This story of fobidden love in the early part of the 20th century stars two of the most charismatic actors of recent years in Paul Mescal and Josh O’Connor, but is content to keep its light under a bushel for the most part. Director Oliver Hermanus eschews explosive passion in favour of fastidious, wistful melancholy. It may be tasteful to a fault, but does arrive belatedly at a powerful conclusion.

In Boston, 1917, music student Lionel (Mescal) connects with pianist David (O’Connor). Their instantly intense relationship is interrupted by David’s conscription into the US Army, with Lionel missing the draft due to his poor eyesight. When David returns, he invites Lionel on a research trip across New England, collecting recordings of folk songs on wax cylinders from people in the various communities they come across. It’s a trip that deepens their intimacy, but also drives a wedge between them.

Hermanus, who made restraint a virtue in his previous film, Living, the very respectable reworking of Akira Kurosawa‘s masterpiece Ikiru, has made a rather old-fashioned, strangely chaste love story. In a moment in which the exuberant, irreverent Heated Rivalry is redefining what gay love onscreen can look like, Hermanus and writer Ben Shattuck find their resonance in what isn’t shown, and what has been lost. For the most part, their relationship is like the echo of a soundly struck bell, or the final refrain of one the songs about a pining, obliterated heart they record on their journey.

It feels like some characterisation has been trimmed in favour of this lilting narrative. The opening narration makes much of Lionel’s synesthesia, yet it has little bearing on the story. One would think that his perfect pitch and David’s photographic memory for playing music would play a powerful yin and yang role in their connection. Instead, Hermanus relies on the chemistry between the two leads, and the subsequent pain of Lionel’s yearning after their separation. Neither can be faulted. O’Connor has far less screen time, but his David is magnetic, with something of Ivor Novello in his mannerisms, and with an almost beatific smile when his attention is locked on Lionel.

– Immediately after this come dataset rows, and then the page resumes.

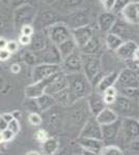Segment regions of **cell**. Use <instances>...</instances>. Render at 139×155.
<instances>
[{
	"mask_svg": "<svg viewBox=\"0 0 139 155\" xmlns=\"http://www.w3.org/2000/svg\"><path fill=\"white\" fill-rule=\"evenodd\" d=\"M70 106L77 104L92 92V85L82 71L67 74Z\"/></svg>",
	"mask_w": 139,
	"mask_h": 155,
	"instance_id": "6da1fadb",
	"label": "cell"
},
{
	"mask_svg": "<svg viewBox=\"0 0 139 155\" xmlns=\"http://www.w3.org/2000/svg\"><path fill=\"white\" fill-rule=\"evenodd\" d=\"M82 72L88 81L93 85H97L102 77L101 71V58L99 54H82Z\"/></svg>",
	"mask_w": 139,
	"mask_h": 155,
	"instance_id": "7a4b0ae2",
	"label": "cell"
},
{
	"mask_svg": "<svg viewBox=\"0 0 139 155\" xmlns=\"http://www.w3.org/2000/svg\"><path fill=\"white\" fill-rule=\"evenodd\" d=\"M35 17H36V8L28 2L16 7L14 12L15 29L20 31L21 27L24 25H32Z\"/></svg>",
	"mask_w": 139,
	"mask_h": 155,
	"instance_id": "3957f363",
	"label": "cell"
},
{
	"mask_svg": "<svg viewBox=\"0 0 139 155\" xmlns=\"http://www.w3.org/2000/svg\"><path fill=\"white\" fill-rule=\"evenodd\" d=\"M139 136V122L133 117H125L120 121V132L117 139H122L123 143L128 145L132 140Z\"/></svg>",
	"mask_w": 139,
	"mask_h": 155,
	"instance_id": "277c9868",
	"label": "cell"
},
{
	"mask_svg": "<svg viewBox=\"0 0 139 155\" xmlns=\"http://www.w3.org/2000/svg\"><path fill=\"white\" fill-rule=\"evenodd\" d=\"M45 30H46L50 41L56 46L72 37V29L64 22H56Z\"/></svg>",
	"mask_w": 139,
	"mask_h": 155,
	"instance_id": "5b68a950",
	"label": "cell"
},
{
	"mask_svg": "<svg viewBox=\"0 0 139 155\" xmlns=\"http://www.w3.org/2000/svg\"><path fill=\"white\" fill-rule=\"evenodd\" d=\"M115 87L118 91L122 89H139V80L135 68L129 67L120 71Z\"/></svg>",
	"mask_w": 139,
	"mask_h": 155,
	"instance_id": "8992f818",
	"label": "cell"
},
{
	"mask_svg": "<svg viewBox=\"0 0 139 155\" xmlns=\"http://www.w3.org/2000/svg\"><path fill=\"white\" fill-rule=\"evenodd\" d=\"M113 111L117 114L118 117H133L135 114V107H134V99L130 97L123 95L118 93L115 101L111 106H109Z\"/></svg>",
	"mask_w": 139,
	"mask_h": 155,
	"instance_id": "52a82bcc",
	"label": "cell"
},
{
	"mask_svg": "<svg viewBox=\"0 0 139 155\" xmlns=\"http://www.w3.org/2000/svg\"><path fill=\"white\" fill-rule=\"evenodd\" d=\"M37 59V64L39 63H49V64H60L61 63V56L58 51L56 45L50 41L49 44L41 51L35 52Z\"/></svg>",
	"mask_w": 139,
	"mask_h": 155,
	"instance_id": "ba28073f",
	"label": "cell"
},
{
	"mask_svg": "<svg viewBox=\"0 0 139 155\" xmlns=\"http://www.w3.org/2000/svg\"><path fill=\"white\" fill-rule=\"evenodd\" d=\"M60 66H61V71L65 74L82 71V57L79 49L62 58Z\"/></svg>",
	"mask_w": 139,
	"mask_h": 155,
	"instance_id": "9c48e42d",
	"label": "cell"
},
{
	"mask_svg": "<svg viewBox=\"0 0 139 155\" xmlns=\"http://www.w3.org/2000/svg\"><path fill=\"white\" fill-rule=\"evenodd\" d=\"M61 71L60 64H49V63H39L33 66L31 74L32 82H37L48 78L56 72Z\"/></svg>",
	"mask_w": 139,
	"mask_h": 155,
	"instance_id": "30bf717a",
	"label": "cell"
},
{
	"mask_svg": "<svg viewBox=\"0 0 139 155\" xmlns=\"http://www.w3.org/2000/svg\"><path fill=\"white\" fill-rule=\"evenodd\" d=\"M79 137L102 140L101 124L97 121L95 116L92 115V116L88 117L86 121L84 122V124H83V126L81 127V129H80V131H79Z\"/></svg>",
	"mask_w": 139,
	"mask_h": 155,
	"instance_id": "8fae6325",
	"label": "cell"
},
{
	"mask_svg": "<svg viewBox=\"0 0 139 155\" xmlns=\"http://www.w3.org/2000/svg\"><path fill=\"white\" fill-rule=\"evenodd\" d=\"M57 74L58 72L48 78H45V79L41 80V81L32 82V84L28 85V86L25 88V96H26L27 98H36L37 96L43 94L45 92V89L47 88V86L51 83L52 80L54 79Z\"/></svg>",
	"mask_w": 139,
	"mask_h": 155,
	"instance_id": "7c38bea8",
	"label": "cell"
},
{
	"mask_svg": "<svg viewBox=\"0 0 139 155\" xmlns=\"http://www.w3.org/2000/svg\"><path fill=\"white\" fill-rule=\"evenodd\" d=\"M78 146L81 148L82 153L85 154H100L104 142L99 139H92V137H78L77 139Z\"/></svg>",
	"mask_w": 139,
	"mask_h": 155,
	"instance_id": "4fadbf2b",
	"label": "cell"
},
{
	"mask_svg": "<svg viewBox=\"0 0 139 155\" xmlns=\"http://www.w3.org/2000/svg\"><path fill=\"white\" fill-rule=\"evenodd\" d=\"M93 36V29L90 25H84L77 28L72 29V37L77 45L78 49H81L89 41V39Z\"/></svg>",
	"mask_w": 139,
	"mask_h": 155,
	"instance_id": "5bb4252c",
	"label": "cell"
},
{
	"mask_svg": "<svg viewBox=\"0 0 139 155\" xmlns=\"http://www.w3.org/2000/svg\"><path fill=\"white\" fill-rule=\"evenodd\" d=\"M118 14L130 25H139V2L132 0Z\"/></svg>",
	"mask_w": 139,
	"mask_h": 155,
	"instance_id": "9a60e30c",
	"label": "cell"
},
{
	"mask_svg": "<svg viewBox=\"0 0 139 155\" xmlns=\"http://www.w3.org/2000/svg\"><path fill=\"white\" fill-rule=\"evenodd\" d=\"M86 104H87V107L89 113L92 115V116H96L98 113H100L103 109H104L106 106L104 99H103V95L102 93L98 91H92L89 94L86 96Z\"/></svg>",
	"mask_w": 139,
	"mask_h": 155,
	"instance_id": "2e32d148",
	"label": "cell"
},
{
	"mask_svg": "<svg viewBox=\"0 0 139 155\" xmlns=\"http://www.w3.org/2000/svg\"><path fill=\"white\" fill-rule=\"evenodd\" d=\"M49 42L50 39L48 37L46 30L44 29V30H37V31L34 30L33 34L31 35V41H30L29 46L27 47V49L33 52L41 51Z\"/></svg>",
	"mask_w": 139,
	"mask_h": 155,
	"instance_id": "e0dca14e",
	"label": "cell"
},
{
	"mask_svg": "<svg viewBox=\"0 0 139 155\" xmlns=\"http://www.w3.org/2000/svg\"><path fill=\"white\" fill-rule=\"evenodd\" d=\"M67 87H68L67 74L61 71L58 72L54 79L52 80L51 83L47 86V88L45 89V93H48L50 95H54L55 93L65 89Z\"/></svg>",
	"mask_w": 139,
	"mask_h": 155,
	"instance_id": "ac0fdd59",
	"label": "cell"
},
{
	"mask_svg": "<svg viewBox=\"0 0 139 155\" xmlns=\"http://www.w3.org/2000/svg\"><path fill=\"white\" fill-rule=\"evenodd\" d=\"M120 120L118 118L116 121L112 122L109 124H104L101 125L102 129V140L104 143H110L118 137V132H120Z\"/></svg>",
	"mask_w": 139,
	"mask_h": 155,
	"instance_id": "d6986e66",
	"label": "cell"
},
{
	"mask_svg": "<svg viewBox=\"0 0 139 155\" xmlns=\"http://www.w3.org/2000/svg\"><path fill=\"white\" fill-rule=\"evenodd\" d=\"M67 25L71 29L84 26V25H89V17H88L87 12H81L79 9H75V11H73L72 14L68 16Z\"/></svg>",
	"mask_w": 139,
	"mask_h": 155,
	"instance_id": "ffe728a7",
	"label": "cell"
},
{
	"mask_svg": "<svg viewBox=\"0 0 139 155\" xmlns=\"http://www.w3.org/2000/svg\"><path fill=\"white\" fill-rule=\"evenodd\" d=\"M116 19H117V17H116L114 12L105 11L104 12H102L98 18L99 28H100L101 31L106 32V33H107V32L111 31L112 27L114 26Z\"/></svg>",
	"mask_w": 139,
	"mask_h": 155,
	"instance_id": "44dd1931",
	"label": "cell"
},
{
	"mask_svg": "<svg viewBox=\"0 0 139 155\" xmlns=\"http://www.w3.org/2000/svg\"><path fill=\"white\" fill-rule=\"evenodd\" d=\"M138 45L136 44L135 41H130V39H127L118 47V49L115 51L116 55L120 59L122 60H132L133 54L135 52V50L137 49Z\"/></svg>",
	"mask_w": 139,
	"mask_h": 155,
	"instance_id": "7402d4cb",
	"label": "cell"
},
{
	"mask_svg": "<svg viewBox=\"0 0 139 155\" xmlns=\"http://www.w3.org/2000/svg\"><path fill=\"white\" fill-rule=\"evenodd\" d=\"M56 22H59L56 12L53 11H47L41 14L39 17H35L33 23H36L40 26L41 30H44L47 29L48 27H50L51 25L55 24Z\"/></svg>",
	"mask_w": 139,
	"mask_h": 155,
	"instance_id": "603a6c76",
	"label": "cell"
},
{
	"mask_svg": "<svg viewBox=\"0 0 139 155\" xmlns=\"http://www.w3.org/2000/svg\"><path fill=\"white\" fill-rule=\"evenodd\" d=\"M117 78H118V72L116 71H111L109 74H105V76H102L100 81L96 85V91L102 93V92H104L109 87L115 86Z\"/></svg>",
	"mask_w": 139,
	"mask_h": 155,
	"instance_id": "cb8c5ba5",
	"label": "cell"
},
{
	"mask_svg": "<svg viewBox=\"0 0 139 155\" xmlns=\"http://www.w3.org/2000/svg\"><path fill=\"white\" fill-rule=\"evenodd\" d=\"M88 118V116L86 115L84 111H83L82 107L80 109H76L72 112L71 114H69V116L67 117V121L69 122V124H71L73 127H77L79 126L80 129L83 126L84 122L86 121Z\"/></svg>",
	"mask_w": 139,
	"mask_h": 155,
	"instance_id": "d4e9b609",
	"label": "cell"
},
{
	"mask_svg": "<svg viewBox=\"0 0 139 155\" xmlns=\"http://www.w3.org/2000/svg\"><path fill=\"white\" fill-rule=\"evenodd\" d=\"M96 119L101 125H104V124H109L112 122L116 121L120 117L117 116V114L113 111V109H111L109 106L105 107L100 113L96 115Z\"/></svg>",
	"mask_w": 139,
	"mask_h": 155,
	"instance_id": "484cf974",
	"label": "cell"
},
{
	"mask_svg": "<svg viewBox=\"0 0 139 155\" xmlns=\"http://www.w3.org/2000/svg\"><path fill=\"white\" fill-rule=\"evenodd\" d=\"M34 99H35V102H36L37 109H39V111L42 112V113L47 112L48 110H50L55 104H56L55 99L53 98V96L48 93H45V92Z\"/></svg>",
	"mask_w": 139,
	"mask_h": 155,
	"instance_id": "4316f807",
	"label": "cell"
},
{
	"mask_svg": "<svg viewBox=\"0 0 139 155\" xmlns=\"http://www.w3.org/2000/svg\"><path fill=\"white\" fill-rule=\"evenodd\" d=\"M123 41H125V39L122 38L118 34H116L112 31L107 32V35H106V38H105V44L110 51L115 52Z\"/></svg>",
	"mask_w": 139,
	"mask_h": 155,
	"instance_id": "83f0119b",
	"label": "cell"
},
{
	"mask_svg": "<svg viewBox=\"0 0 139 155\" xmlns=\"http://www.w3.org/2000/svg\"><path fill=\"white\" fill-rule=\"evenodd\" d=\"M57 48H58V51H59L61 58H64L65 56L70 55L71 53H73V52L78 49L77 45H76L75 41L73 39V37H71V38L67 39V41H62L61 44L57 45Z\"/></svg>",
	"mask_w": 139,
	"mask_h": 155,
	"instance_id": "f1b7e54d",
	"label": "cell"
},
{
	"mask_svg": "<svg viewBox=\"0 0 139 155\" xmlns=\"http://www.w3.org/2000/svg\"><path fill=\"white\" fill-rule=\"evenodd\" d=\"M43 153L47 155H52L57 152L59 149V142L55 137H48L42 143Z\"/></svg>",
	"mask_w": 139,
	"mask_h": 155,
	"instance_id": "f546056e",
	"label": "cell"
},
{
	"mask_svg": "<svg viewBox=\"0 0 139 155\" xmlns=\"http://www.w3.org/2000/svg\"><path fill=\"white\" fill-rule=\"evenodd\" d=\"M100 42H99L98 38L95 36H92L89 39V41L85 45L84 47H82L81 49H79V51L82 54H99L100 51Z\"/></svg>",
	"mask_w": 139,
	"mask_h": 155,
	"instance_id": "4dcf8cb0",
	"label": "cell"
},
{
	"mask_svg": "<svg viewBox=\"0 0 139 155\" xmlns=\"http://www.w3.org/2000/svg\"><path fill=\"white\" fill-rule=\"evenodd\" d=\"M103 95V99H104L106 106H111L113 102L115 101L116 97L118 95V90L116 89L115 86L109 87L105 90L104 92H102Z\"/></svg>",
	"mask_w": 139,
	"mask_h": 155,
	"instance_id": "1f68e13d",
	"label": "cell"
},
{
	"mask_svg": "<svg viewBox=\"0 0 139 155\" xmlns=\"http://www.w3.org/2000/svg\"><path fill=\"white\" fill-rule=\"evenodd\" d=\"M53 98L55 99V102L60 106H64V107H67V106H70V97H69V90H68V87L61 91L57 92L55 93L54 95H52Z\"/></svg>",
	"mask_w": 139,
	"mask_h": 155,
	"instance_id": "d6a6232c",
	"label": "cell"
},
{
	"mask_svg": "<svg viewBox=\"0 0 139 155\" xmlns=\"http://www.w3.org/2000/svg\"><path fill=\"white\" fill-rule=\"evenodd\" d=\"M100 154L102 155H122L123 154V151L122 148H120L116 145L108 144V145H103L102 149L100 151Z\"/></svg>",
	"mask_w": 139,
	"mask_h": 155,
	"instance_id": "836d02e7",
	"label": "cell"
},
{
	"mask_svg": "<svg viewBox=\"0 0 139 155\" xmlns=\"http://www.w3.org/2000/svg\"><path fill=\"white\" fill-rule=\"evenodd\" d=\"M23 60L26 64L28 65H36L37 64V59H36V55H35V52L30 51V50L27 49L26 51H24L23 54Z\"/></svg>",
	"mask_w": 139,
	"mask_h": 155,
	"instance_id": "e575fe53",
	"label": "cell"
},
{
	"mask_svg": "<svg viewBox=\"0 0 139 155\" xmlns=\"http://www.w3.org/2000/svg\"><path fill=\"white\" fill-rule=\"evenodd\" d=\"M61 3L65 9L75 11L83 3V0H61Z\"/></svg>",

Mescal has the trickier role as the more reserved Lionel, whose arc becomes defined by David’s absence, which is felt palpably, sometimes to the film’s detriment. As in Hamnet, Mescal proves himself a generous actor, ceding the spotlight to a more demonstrative co-star.

Many comparisons have been made with Brokeback Mountain, for tediously obvious reasons, but The History of Sound is much more buttoned-up, restrained, and less memorable than Ang Lee‘s modern classic. Both O’Connor and Mescal have also been in better films with a gay narrative. HoS lacks both the ‘sheep-dip for lube’ mud and slurry tactility of God’s Own Country and the sheer emotional devastation of All of Us Strangers.

There is something to be said for Hermanus’ approach here, however. The pair suffer no instances of homophobic hate, because this is so firmly the ‘love that dare not speak its name’ that they only show each other affection when in entirely hermetic circumstances. It’s unusual for a gay historical narrative to be without any explicit acts of bigotry, but this of course speaks to its own kind of tragedy. Perhaps a more apt comparison than Brokeback Mountain is with Terence Davies‘ achingly sad final film Benediction. There’s also something of Atonement in its coda.

The patient viewer will be rewarded in this coda with the poignant catharsis the film cries out for, and it’s well worth the slight lapse into melodrama that accompanies it. In fact, the wobble in the film’s stiff upper lip is very welcome. It’s a little sad that it isn’t Mescal who gets it, but the estimable Chris Cooper, playing the elderly Lionel some six decades later. Many will conclude that the road to this moment is too long, maudlin, and meandering – with O’Connor’s absence felt far too strongly come the film’s second half – but there’s a real pleasure in how that handsomely-mounted emotional dam finally breaks.